--- Provided entries Enclosed Below ---

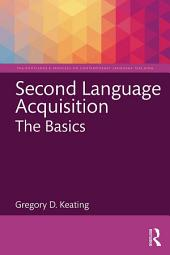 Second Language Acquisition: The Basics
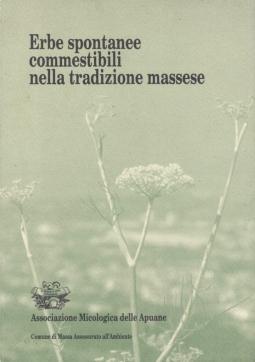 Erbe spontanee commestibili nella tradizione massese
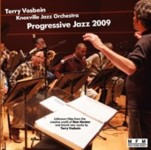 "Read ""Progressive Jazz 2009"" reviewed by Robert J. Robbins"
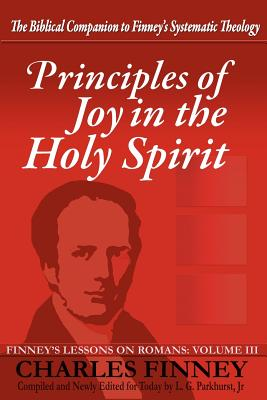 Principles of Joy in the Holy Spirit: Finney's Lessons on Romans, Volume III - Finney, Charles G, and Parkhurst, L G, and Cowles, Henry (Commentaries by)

--- End of Enclosed Provided entries ---
--- Provided entries Enclosed Below ---

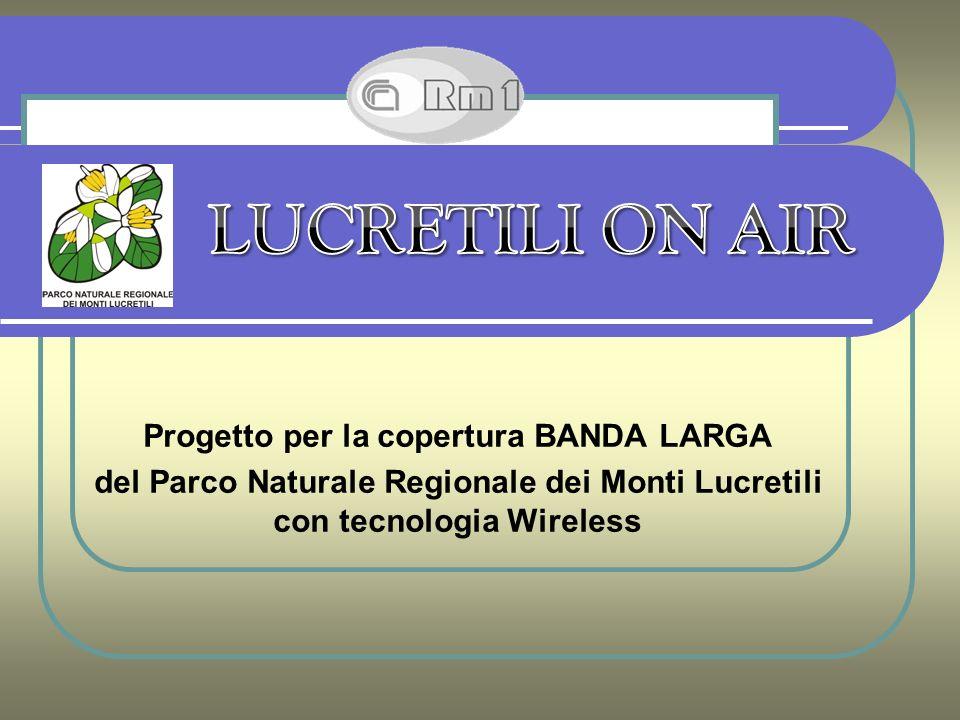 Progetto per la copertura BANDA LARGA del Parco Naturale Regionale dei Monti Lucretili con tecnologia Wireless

--- End of Enclosed Provided entries ---
--- Provided entries Enclosed Below ---

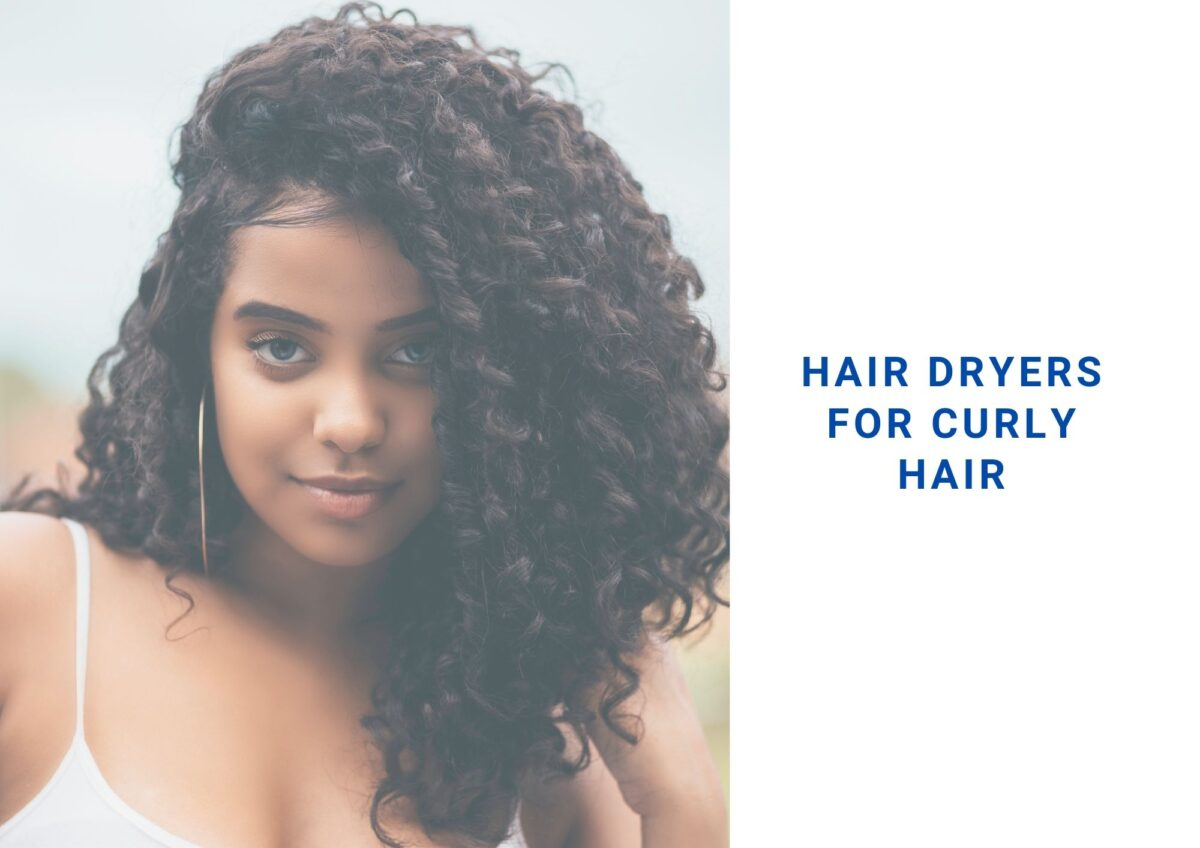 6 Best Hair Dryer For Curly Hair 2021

--- End of Enclosed Provided entries ---

**Brief:** Although pictures appear among the records above, none are to be output; print exactly the lines from the line containing "reviewed by Robert" through the line containing "Principles of Joy".

**Output for this exercise:**
 "Read ""Progressive Jazz 2009"" reviewed by Robert J. Robbins"
 Principles of Joy in the Holy Spirit: Finney's Lessons on Romans, Volume III - Finney, Charles G, and Parkhurst, L G, and Cowles, Henry (Commentaries by)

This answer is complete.